Wanneer een werknemer een deel van zijn arbeidsduur in het buitenland heeft doorgebracht, kan een eventuele vergoeding bij ontslag onder omstandigheden aan de werkzaamheden in het buitenland worden toegerekend.
Volgens vaste jurisprudentie van de Hoge Raad hoeft er in het woonland alleen dan een vermindering ter voorkoming van dubbele belasting gegeven te worden voor het gedeelte van de ontslagvergoeding dat feitelijk ten laste is gekomen van een buitenlandse werkgever.
Een werknemer wilde met een beroep op deze jurisprudentie voor een deel van de door hem ontvangen ontslagvergoeding een dergelijke vermindering. Hij had een deel van zijn arbeidstijd voor een buitenlandse concernvennootschap gewerkt. Het salaris werd echter in die periode door een Nederlandse BV betaald. De moedermaatschappij van deze BV betaalde de ontslagvergoeding. De buitenlandse concernvennootschap had geen bijdrage geleverd aan de ontslagvergoeding. De rechtbank stond geen vermindering ter voorkoming van dubbele belasting toe.
De werknemer beriep zich ook op een ander arrest, waarin de Hoge Raad over reguliere arbeidsbeloningen heeft gezegd dat voor aftrek elders belast voldoende is dat deze aan een buitenlandse vaste inrichting kunnen worden toegerekend.

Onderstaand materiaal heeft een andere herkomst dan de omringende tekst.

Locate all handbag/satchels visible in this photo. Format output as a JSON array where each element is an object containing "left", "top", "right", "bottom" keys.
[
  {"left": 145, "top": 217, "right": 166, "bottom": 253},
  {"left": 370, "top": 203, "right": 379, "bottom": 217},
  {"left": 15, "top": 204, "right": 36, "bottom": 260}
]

Volgens de rechtbank Breda is de Hoge Raad in dat arrest niet teruggekomen op zijn eerdere beslissingen over ontslagvergoedingen, maar heeft de Hoge Raad in dit arrest het verschil tussen de ontslagvergoeding en de reguliere arbeidsbeloning in voorwaarden voor vermindering ter voorkoming van dubbele belasting verduidelijkt.